(Records excerpted from a collection)
= = = =

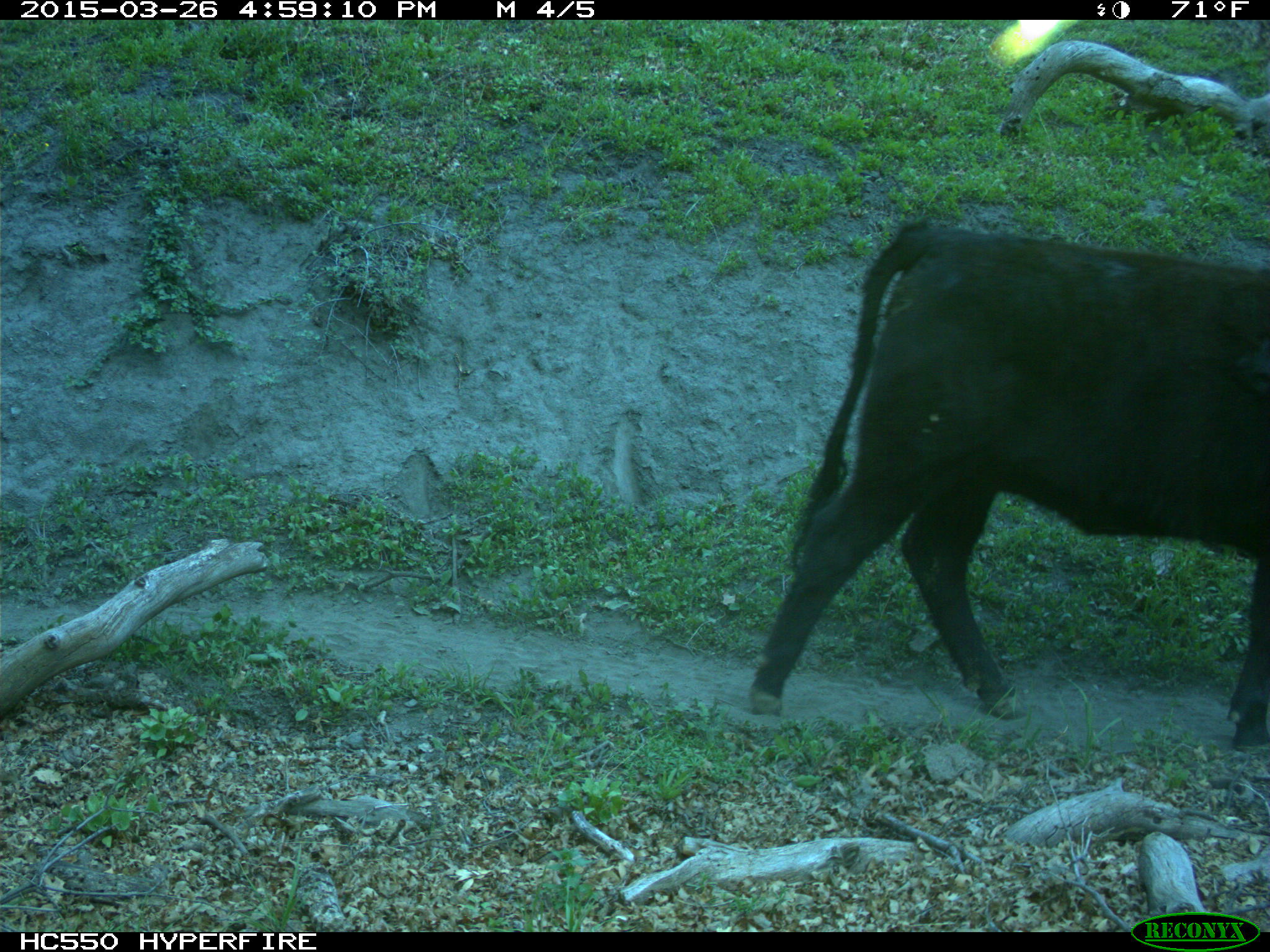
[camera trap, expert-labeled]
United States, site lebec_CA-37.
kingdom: Animalia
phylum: Chordata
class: Mammalia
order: Artiodactyla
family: Bovidae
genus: Bos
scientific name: Bos taurus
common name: domestic cow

= = = =

> **EXERCISE**
Beginning at the line that holds "United States, site lebec_CA-37.", reproduce the lines exactly up to and including the final line of the entries.

> **SOLUTION TO THE PROBLEM**
United States, site lebec_CA-37.
kingdom: Animalia
phylum: Chordata
class: Mammalia
order: Artiodactyla
family: Bovidae
genus: Bos
scientific name: Bos taurus
common name: domestic cow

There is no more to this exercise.